In all negligence actions, certain elements must be met in order for a suit to proceed. The at-fault party must owe a duty to the injured person, or a responsibility to behave or maintain themselves or their premises according to established standards. If the at-fault party, or defendant, fails to do so, and an injury results, they are liable for the damages associated with that injury. In considering whether a duty is owed, certain harms must be considered “foreseeable.” For example, if a hole forms in front of an entranceway from construction or weather in front of a storefront, it is foreseeable that someone entering the store could fall into the hole and harm themselves. It is therefore the store owner’s or manager’s responsibility to keep the premises safe and fill the hole.

In Doe, the hospital had performed a background check on the interpreter, which came back with no prior criminal history. This fact weighed heavily in the trial judge’s conclusion that the interpreter’s assault was not foreseeable, and the hospital could not be held liable for his actions.
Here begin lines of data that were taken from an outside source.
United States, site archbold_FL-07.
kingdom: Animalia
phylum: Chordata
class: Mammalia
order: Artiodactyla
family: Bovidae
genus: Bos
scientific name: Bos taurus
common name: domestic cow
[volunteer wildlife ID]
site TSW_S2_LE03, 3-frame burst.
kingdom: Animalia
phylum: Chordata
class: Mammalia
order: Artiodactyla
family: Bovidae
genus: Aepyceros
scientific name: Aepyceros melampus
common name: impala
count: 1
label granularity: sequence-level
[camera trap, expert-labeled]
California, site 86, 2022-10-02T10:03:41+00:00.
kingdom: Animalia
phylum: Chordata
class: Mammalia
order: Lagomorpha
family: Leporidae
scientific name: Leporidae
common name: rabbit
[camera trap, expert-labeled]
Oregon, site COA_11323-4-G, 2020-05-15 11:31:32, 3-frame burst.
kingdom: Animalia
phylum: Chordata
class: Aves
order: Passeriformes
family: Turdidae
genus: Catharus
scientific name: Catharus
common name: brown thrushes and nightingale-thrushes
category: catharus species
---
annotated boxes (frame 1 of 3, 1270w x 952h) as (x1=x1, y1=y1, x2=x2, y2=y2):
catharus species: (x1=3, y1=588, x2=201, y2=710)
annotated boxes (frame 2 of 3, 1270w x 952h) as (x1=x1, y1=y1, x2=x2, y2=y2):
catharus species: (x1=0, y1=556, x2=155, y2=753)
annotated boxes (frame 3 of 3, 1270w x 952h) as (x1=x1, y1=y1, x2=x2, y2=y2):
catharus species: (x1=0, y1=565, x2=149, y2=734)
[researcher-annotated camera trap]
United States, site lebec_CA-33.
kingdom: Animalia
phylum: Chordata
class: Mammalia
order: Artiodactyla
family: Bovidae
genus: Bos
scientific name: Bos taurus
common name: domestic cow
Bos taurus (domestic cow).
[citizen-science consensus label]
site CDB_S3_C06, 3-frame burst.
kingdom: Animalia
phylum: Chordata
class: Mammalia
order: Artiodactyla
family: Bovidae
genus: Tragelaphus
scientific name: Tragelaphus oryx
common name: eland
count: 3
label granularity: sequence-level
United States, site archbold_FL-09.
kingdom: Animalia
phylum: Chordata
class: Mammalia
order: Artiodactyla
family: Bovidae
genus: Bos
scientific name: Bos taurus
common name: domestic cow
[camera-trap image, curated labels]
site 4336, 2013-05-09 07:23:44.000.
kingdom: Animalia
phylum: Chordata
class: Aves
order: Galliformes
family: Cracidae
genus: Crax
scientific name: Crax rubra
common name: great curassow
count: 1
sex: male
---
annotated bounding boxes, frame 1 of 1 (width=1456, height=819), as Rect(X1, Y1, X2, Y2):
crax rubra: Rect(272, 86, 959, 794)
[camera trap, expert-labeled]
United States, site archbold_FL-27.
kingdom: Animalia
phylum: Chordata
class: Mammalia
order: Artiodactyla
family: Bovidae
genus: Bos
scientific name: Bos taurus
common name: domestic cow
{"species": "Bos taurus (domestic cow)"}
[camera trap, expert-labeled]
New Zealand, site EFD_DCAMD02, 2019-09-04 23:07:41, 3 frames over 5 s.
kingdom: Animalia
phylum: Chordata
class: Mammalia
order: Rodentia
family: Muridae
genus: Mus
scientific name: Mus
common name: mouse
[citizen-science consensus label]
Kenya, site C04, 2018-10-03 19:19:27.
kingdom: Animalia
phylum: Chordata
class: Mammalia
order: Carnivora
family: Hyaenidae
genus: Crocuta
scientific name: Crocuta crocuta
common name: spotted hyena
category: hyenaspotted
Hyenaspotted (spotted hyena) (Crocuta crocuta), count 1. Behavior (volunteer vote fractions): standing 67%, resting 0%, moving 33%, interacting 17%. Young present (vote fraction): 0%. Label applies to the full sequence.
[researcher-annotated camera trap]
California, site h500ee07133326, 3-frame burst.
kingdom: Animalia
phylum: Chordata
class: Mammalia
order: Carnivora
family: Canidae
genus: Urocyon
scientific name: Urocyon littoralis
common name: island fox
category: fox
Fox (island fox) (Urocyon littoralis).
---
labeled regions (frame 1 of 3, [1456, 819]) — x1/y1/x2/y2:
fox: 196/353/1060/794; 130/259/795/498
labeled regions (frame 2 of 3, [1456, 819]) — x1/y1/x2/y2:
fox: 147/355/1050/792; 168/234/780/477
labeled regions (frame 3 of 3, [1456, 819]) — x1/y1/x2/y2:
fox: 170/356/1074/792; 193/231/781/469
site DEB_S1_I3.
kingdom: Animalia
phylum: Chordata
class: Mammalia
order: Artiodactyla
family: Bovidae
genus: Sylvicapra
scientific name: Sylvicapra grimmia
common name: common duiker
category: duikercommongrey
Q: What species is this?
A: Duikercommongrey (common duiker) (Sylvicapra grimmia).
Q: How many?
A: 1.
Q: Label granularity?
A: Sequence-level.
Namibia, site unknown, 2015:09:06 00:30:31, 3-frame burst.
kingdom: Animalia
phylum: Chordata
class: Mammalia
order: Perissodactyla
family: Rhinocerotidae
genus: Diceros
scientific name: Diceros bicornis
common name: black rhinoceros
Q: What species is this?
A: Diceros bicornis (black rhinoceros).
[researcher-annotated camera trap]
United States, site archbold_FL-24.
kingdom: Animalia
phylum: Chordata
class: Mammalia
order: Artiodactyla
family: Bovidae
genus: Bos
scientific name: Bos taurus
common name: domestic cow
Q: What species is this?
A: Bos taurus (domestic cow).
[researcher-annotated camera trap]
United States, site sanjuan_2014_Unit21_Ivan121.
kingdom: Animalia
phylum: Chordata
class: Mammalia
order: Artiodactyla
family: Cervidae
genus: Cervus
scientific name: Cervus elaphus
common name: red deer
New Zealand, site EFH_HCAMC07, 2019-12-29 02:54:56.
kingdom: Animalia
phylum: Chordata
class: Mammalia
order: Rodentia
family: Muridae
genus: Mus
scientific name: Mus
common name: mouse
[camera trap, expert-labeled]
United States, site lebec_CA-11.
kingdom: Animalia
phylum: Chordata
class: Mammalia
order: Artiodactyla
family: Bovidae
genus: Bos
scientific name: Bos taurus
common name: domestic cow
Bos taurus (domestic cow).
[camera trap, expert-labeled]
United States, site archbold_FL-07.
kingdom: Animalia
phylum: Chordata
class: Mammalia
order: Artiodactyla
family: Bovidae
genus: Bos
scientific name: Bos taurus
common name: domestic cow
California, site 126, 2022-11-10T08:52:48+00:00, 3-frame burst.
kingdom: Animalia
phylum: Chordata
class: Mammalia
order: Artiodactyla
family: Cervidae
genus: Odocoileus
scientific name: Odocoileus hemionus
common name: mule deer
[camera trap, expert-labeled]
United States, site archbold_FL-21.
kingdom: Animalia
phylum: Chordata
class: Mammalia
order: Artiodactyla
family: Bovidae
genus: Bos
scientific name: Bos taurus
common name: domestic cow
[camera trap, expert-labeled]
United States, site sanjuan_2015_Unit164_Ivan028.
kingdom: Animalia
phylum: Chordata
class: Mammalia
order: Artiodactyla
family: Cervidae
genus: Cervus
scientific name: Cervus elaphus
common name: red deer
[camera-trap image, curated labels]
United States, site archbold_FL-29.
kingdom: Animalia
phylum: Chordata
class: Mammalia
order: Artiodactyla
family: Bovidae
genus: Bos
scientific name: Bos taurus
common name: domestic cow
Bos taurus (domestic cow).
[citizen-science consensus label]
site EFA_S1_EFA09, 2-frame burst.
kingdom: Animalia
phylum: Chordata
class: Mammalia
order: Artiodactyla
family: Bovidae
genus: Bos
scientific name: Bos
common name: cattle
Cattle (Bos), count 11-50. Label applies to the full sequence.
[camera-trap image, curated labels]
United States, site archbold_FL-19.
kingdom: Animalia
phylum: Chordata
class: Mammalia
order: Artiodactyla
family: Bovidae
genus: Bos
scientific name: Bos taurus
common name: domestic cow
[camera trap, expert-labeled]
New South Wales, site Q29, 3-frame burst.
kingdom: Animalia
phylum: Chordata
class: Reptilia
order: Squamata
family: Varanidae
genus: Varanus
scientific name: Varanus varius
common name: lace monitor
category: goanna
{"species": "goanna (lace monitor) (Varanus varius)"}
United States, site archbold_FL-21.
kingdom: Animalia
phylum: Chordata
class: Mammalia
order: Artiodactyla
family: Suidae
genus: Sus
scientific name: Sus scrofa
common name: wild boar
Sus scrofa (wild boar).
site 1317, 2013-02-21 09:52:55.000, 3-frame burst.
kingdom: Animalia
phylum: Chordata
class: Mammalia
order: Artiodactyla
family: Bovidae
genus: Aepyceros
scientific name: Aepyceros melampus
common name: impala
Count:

The woman was inappropriately touched by the interpreter after she was checked by several doctors and staff who exited the room, leaving her alone in the hospital bed attached to medical equipment. The interpreter also left the room with the staff but stayed behind outside her door. Since the door was unlocked, the interpreter came back into the room and claimed he needed to perform a physical exam, touching her abdomen and vagina. He left but stayed outside the room again until a nurse found him and made him leave. Soon after he left, another sexual assault was reported by a different patient in a different area of the hospital, indicating that the same interpreter was involved.